Another simplification would be to remove all the registers and use a pure stack machine architecture. A few processors that use this technique have been developed in the past, but they never took off as they were too slow. This may cease to be a consideration in highly parallel architectures.

Stack machines have a number of advantages besides simplicity. Compilers can also be made much simpler (the parse tree can be translated into code almost directly, with no register allocation or complicated instruction selection algorithms needed). The CPU stores less non-memory state, making the operation to switch an execution unit from one thread to another much quicker. This state could be as simple as an instruction pointer, a stack pointer and some context to identify the thread.

Stack machines can also have much higher code densities than register machines, because you don't need to use any bits to specify which registers to work on - all instructions work implicitly on the top of the stack. Code density will continue to be important as the bus between CPU and RAM is a bottleneck that will only get worse as the number of execution units increase.

Another technique that can improve code density is bit-aligned instructions. By making assigning short opcodes to the most commonly used instructions and longer opcodes to the rarer instructions, you effectively apply Huffman compression to the instruction stream. The Intel 432 used this technique (and was very slow, but as the shifting that is required to decode such an instruction stream is pretty easy to implement in hardware I think this wouldn't be a big issue for a massively parallel CPU).
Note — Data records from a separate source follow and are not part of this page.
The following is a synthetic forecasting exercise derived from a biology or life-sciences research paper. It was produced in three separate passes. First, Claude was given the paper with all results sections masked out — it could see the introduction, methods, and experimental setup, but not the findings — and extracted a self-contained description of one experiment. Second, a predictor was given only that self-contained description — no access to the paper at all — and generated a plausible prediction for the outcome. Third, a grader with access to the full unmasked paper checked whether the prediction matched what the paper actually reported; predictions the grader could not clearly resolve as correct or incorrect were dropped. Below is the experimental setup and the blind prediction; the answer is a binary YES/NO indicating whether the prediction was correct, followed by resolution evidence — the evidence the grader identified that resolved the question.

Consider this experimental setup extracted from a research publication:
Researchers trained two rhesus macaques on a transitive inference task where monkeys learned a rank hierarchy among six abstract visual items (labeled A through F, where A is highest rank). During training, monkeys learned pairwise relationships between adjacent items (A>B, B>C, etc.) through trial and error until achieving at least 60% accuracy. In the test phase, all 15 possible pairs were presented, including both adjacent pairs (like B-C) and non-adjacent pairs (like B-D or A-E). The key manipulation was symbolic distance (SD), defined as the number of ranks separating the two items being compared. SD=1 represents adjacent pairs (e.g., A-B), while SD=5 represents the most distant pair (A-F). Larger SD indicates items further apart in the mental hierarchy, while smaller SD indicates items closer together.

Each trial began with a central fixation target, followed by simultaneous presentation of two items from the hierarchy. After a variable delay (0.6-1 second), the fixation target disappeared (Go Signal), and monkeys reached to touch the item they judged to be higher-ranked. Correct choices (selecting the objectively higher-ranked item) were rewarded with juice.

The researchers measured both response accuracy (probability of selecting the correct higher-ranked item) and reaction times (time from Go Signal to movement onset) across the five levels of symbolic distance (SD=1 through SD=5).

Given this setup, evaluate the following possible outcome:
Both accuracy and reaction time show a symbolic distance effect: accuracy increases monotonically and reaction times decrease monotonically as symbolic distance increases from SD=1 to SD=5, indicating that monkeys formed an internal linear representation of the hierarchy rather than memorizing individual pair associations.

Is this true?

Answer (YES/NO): YES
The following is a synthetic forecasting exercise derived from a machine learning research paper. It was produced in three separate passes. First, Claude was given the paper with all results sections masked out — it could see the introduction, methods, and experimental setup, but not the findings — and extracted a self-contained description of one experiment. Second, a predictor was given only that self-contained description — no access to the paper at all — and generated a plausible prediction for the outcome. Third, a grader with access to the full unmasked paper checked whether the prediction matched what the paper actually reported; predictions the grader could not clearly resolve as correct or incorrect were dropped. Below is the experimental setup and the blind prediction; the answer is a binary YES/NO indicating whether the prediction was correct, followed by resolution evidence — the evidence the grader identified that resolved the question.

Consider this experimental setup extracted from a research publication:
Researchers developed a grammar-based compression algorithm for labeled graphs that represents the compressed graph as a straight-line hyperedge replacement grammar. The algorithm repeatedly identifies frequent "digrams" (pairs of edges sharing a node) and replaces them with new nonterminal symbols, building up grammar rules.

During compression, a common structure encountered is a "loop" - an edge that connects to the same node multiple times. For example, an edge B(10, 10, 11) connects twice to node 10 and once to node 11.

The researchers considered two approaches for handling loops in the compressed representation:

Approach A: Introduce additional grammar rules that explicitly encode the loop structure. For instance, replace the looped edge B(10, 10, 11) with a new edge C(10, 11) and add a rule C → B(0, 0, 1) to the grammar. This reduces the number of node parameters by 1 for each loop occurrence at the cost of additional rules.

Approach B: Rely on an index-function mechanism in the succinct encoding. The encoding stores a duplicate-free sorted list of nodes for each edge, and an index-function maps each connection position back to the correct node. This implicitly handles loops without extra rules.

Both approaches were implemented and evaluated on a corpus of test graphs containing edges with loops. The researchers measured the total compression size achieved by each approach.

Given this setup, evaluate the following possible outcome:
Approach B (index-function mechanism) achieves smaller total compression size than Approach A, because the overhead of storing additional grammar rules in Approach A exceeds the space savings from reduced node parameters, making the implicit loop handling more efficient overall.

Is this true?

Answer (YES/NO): YES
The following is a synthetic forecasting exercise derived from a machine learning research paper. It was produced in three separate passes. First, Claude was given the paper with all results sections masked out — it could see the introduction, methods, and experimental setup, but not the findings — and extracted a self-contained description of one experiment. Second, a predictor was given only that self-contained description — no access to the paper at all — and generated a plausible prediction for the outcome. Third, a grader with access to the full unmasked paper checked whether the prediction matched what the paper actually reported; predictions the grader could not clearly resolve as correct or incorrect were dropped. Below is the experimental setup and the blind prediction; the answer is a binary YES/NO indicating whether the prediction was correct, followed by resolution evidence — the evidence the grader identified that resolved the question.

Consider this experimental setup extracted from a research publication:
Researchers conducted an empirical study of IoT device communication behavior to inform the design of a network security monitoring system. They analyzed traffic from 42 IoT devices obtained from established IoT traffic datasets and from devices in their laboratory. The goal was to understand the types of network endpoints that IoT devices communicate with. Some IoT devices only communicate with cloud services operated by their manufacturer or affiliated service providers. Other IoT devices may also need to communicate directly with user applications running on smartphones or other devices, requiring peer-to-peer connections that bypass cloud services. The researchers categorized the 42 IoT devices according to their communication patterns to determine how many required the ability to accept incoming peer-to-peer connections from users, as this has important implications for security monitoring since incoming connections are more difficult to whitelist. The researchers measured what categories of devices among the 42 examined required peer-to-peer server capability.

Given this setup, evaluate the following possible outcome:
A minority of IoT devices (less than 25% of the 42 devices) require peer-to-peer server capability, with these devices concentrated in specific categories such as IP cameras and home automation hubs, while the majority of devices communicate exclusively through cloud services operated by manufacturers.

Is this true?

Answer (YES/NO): YES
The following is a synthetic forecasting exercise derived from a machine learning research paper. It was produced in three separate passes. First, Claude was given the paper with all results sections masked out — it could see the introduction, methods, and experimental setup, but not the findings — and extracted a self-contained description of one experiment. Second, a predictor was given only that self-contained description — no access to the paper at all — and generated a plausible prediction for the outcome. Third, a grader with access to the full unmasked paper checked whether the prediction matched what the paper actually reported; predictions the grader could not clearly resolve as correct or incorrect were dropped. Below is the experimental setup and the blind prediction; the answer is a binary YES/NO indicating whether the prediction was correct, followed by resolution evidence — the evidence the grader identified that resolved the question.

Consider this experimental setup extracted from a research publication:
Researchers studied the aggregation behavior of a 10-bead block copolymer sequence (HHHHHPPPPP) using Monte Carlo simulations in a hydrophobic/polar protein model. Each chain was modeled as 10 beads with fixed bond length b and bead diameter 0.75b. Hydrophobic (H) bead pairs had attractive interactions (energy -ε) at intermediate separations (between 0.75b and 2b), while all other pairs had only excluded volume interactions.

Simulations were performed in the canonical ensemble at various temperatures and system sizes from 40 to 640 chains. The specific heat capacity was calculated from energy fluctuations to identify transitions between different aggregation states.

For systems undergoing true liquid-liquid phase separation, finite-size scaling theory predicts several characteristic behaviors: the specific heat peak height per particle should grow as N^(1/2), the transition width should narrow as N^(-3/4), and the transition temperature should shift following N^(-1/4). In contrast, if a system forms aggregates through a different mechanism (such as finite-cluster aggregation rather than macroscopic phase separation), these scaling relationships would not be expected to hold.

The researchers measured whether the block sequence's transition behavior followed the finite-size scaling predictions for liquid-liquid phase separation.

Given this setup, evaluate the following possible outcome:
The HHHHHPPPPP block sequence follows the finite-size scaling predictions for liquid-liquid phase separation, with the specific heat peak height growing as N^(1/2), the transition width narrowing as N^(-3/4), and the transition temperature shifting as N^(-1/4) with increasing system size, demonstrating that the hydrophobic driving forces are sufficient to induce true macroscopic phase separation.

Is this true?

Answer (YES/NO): NO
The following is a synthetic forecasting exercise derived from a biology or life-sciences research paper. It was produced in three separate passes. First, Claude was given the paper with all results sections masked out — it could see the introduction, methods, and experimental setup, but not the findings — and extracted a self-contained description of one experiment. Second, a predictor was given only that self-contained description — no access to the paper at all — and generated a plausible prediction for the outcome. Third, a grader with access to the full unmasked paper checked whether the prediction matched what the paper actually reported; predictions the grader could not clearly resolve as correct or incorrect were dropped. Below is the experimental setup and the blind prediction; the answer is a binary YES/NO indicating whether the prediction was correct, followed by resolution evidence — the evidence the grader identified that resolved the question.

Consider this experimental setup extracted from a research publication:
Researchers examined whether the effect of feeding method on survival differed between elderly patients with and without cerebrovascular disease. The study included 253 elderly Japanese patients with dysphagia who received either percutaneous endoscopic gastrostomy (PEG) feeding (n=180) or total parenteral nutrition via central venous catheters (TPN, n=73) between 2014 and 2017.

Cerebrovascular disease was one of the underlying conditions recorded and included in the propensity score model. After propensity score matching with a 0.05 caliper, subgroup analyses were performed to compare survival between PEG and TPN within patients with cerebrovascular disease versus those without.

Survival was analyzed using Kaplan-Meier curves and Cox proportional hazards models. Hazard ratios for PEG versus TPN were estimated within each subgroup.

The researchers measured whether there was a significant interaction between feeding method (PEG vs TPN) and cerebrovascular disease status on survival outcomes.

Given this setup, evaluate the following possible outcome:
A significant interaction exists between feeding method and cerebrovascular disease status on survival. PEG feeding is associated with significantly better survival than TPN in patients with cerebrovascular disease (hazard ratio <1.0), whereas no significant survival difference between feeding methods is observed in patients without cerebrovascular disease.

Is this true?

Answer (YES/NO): NO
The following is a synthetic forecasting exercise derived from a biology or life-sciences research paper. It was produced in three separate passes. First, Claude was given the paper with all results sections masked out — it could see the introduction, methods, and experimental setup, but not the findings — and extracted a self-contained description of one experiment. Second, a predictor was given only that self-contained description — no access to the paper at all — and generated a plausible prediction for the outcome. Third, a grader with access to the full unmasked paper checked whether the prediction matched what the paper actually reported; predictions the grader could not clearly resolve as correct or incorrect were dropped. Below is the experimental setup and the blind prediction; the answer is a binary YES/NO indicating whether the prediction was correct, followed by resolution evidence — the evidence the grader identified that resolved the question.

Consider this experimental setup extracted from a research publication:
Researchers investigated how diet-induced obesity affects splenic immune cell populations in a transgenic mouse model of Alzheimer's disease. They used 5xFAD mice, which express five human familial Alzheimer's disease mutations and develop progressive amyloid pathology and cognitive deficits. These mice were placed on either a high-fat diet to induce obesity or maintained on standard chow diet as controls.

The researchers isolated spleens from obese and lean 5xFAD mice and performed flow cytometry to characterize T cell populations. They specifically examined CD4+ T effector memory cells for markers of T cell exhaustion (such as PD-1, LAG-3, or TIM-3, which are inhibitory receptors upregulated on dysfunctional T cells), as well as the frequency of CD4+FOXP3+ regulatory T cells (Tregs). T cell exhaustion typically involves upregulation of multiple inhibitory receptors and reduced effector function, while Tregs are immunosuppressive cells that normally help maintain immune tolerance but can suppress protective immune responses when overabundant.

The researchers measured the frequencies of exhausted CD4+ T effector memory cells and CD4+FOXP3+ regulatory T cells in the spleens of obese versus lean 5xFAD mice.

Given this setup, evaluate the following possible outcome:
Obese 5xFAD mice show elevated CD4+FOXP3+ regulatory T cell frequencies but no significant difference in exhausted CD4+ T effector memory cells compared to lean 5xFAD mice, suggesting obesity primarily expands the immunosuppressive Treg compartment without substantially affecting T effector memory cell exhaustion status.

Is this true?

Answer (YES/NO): NO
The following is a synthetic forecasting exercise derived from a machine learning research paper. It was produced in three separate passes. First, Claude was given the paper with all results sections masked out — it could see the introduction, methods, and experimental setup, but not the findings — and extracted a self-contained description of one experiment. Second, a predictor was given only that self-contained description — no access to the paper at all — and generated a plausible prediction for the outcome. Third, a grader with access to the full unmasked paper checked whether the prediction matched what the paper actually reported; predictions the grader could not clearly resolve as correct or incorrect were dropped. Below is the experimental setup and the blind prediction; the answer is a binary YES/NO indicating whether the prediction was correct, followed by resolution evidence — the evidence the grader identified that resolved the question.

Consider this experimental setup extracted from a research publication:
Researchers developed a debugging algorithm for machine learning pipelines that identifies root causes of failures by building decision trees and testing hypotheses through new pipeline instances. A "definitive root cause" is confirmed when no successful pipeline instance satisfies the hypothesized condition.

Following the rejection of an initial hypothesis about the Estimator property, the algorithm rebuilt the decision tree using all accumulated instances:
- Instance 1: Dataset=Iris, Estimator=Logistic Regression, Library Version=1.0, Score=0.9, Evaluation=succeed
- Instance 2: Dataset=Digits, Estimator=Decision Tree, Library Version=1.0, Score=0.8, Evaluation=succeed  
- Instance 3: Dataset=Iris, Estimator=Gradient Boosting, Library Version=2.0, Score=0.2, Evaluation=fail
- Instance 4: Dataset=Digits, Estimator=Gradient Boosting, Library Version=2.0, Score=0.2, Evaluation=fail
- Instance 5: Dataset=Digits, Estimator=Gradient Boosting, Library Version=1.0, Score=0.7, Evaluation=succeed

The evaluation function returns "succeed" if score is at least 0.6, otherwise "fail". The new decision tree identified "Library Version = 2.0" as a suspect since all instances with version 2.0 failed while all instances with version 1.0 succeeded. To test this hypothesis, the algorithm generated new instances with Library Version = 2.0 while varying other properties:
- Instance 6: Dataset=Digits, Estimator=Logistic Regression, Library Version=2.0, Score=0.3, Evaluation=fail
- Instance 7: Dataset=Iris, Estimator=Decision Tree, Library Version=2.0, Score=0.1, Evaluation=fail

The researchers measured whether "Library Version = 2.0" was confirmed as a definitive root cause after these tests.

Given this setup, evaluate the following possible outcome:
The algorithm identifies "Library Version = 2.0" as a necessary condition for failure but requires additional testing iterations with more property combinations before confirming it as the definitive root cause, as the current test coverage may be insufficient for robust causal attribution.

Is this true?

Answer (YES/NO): NO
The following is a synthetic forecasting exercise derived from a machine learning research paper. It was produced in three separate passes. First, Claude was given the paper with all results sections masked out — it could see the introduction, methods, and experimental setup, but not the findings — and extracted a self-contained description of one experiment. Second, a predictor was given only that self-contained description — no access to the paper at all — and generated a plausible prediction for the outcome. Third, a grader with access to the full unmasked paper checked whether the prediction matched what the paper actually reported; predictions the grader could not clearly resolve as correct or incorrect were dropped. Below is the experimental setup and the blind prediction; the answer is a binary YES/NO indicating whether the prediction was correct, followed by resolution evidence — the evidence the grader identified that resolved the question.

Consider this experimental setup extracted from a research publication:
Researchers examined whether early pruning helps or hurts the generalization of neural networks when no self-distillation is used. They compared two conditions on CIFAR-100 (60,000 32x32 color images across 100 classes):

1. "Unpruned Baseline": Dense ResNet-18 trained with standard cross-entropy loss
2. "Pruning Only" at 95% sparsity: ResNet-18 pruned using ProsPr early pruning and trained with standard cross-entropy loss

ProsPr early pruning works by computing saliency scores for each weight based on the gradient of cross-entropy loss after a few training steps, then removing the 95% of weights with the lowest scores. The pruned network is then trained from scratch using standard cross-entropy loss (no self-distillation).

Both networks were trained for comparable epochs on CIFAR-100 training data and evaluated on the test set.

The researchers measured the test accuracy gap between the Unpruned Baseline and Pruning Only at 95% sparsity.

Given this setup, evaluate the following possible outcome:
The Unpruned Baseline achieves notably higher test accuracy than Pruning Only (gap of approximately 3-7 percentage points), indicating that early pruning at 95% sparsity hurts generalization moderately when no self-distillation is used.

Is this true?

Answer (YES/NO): YES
With a stack machine, certain patterns of instructions tend to occur over and over again. These can be assigned shorter codes (as is done in many popular lossless compression techniques like ZIP files).

Working out the optimal coding for this instruction set would be fairly simple in principle. First design a minimal instruction set for a stack based language without regard to code density (maybe just use one byte per opcode). Compile a large quanity of software to this architecture (spanning the range of possible uses - an operating system, application suite, development tools, games, emulators, number crunching, scientific visualization etc.). Next, determine the instruction frequencies across all these codebases and apply Huffman coding to figure out the optimal opcodes. With some fine-tuning, I think this could give significantly higher code densities than any of the architectures currently in use.

Another advantage of having many execution units is that transistors can be assigned to different tasks in the most efficient possible way. For example, if you have one ALU per execution unit and it is only in use 70% of the time, you could instead have 7 ALUs per 10 execution units - the ultimate in superscalar design.